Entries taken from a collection
####################
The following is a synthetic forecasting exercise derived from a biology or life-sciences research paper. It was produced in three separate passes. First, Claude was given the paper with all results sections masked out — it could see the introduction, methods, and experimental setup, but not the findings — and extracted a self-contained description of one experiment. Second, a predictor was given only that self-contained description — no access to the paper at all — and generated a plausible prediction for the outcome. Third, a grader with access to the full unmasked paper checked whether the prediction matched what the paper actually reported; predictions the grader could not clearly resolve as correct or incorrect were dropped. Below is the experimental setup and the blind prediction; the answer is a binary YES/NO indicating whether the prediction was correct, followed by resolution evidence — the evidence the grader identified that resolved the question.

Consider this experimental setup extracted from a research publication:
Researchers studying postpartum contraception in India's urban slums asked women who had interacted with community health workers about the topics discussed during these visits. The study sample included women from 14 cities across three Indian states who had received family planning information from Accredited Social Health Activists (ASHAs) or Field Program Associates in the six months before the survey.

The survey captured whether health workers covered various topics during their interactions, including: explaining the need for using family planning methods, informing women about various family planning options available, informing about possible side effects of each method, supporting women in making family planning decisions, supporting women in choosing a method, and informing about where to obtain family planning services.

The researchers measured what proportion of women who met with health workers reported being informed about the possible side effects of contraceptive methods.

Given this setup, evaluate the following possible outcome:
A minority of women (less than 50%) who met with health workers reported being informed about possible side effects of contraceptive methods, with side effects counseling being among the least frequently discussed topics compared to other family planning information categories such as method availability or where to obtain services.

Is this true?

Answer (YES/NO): NO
####################
> [TASK GOAL]:
Keeping every word and mark as it is, print the entries above.

> [COMPLETED TASK]:
The following is a synthetic forecasting exercise derived from a biology or life-sciences research paper. It was produced in three separate passes. First, Claude was given the paper with all results sections masked out — it could see the introduction, methods, and experimental setup, but not the findings — and extracted a self-contained description of one experiment. Second, a predictor was given only that self-contained description — no access to the paper at all — and generated a plausible prediction for the outcome. Third, a grader with access to the full unmasked paper checked whether the prediction matched what the paper actually reported; predictions the grader could not clearly resolve as correct or incorrect were dropped. Below is the experimental setup and the blind prediction; the answer is a binary YES/NO indicating whether the prediction was correct, followed by resolution evidence — the evidence the grader identified that resolved the question.

Consider this experimental setup extracted from a research publication:
Researchers studying postpartum contraception in India's urban slums asked women who had interacted with community health workers about the topics discussed during these visits. The study sample included women from 14 cities across three Indian states who had received family planning information from Accredited Social Health Activists (ASHAs) or Field Program Associates in the six months before the survey.

The survey captured whether health workers covered various topics during their interactions, including: explaining the need for using family planning methods, informing women about various family planning options available, informing about possible side effects of each method, supporting women in making family planning decisions, supporting women in choosing a method, and informing about where to obtain family planning services.

The researchers measured what proportion of women who met with health workers reported being informed about the possible side effects of contraceptive methods.

Given this setup, evaluate the following possible outcome:
A minority of women (less than 50%) who met with health workers reported being informed about possible side effects of contraceptive methods, with side effects counseling being among the least frequently discussed topics compared to other family planning information categories such as method availability or where to obtain services.

Is this true?

Answer (YES/NO): NO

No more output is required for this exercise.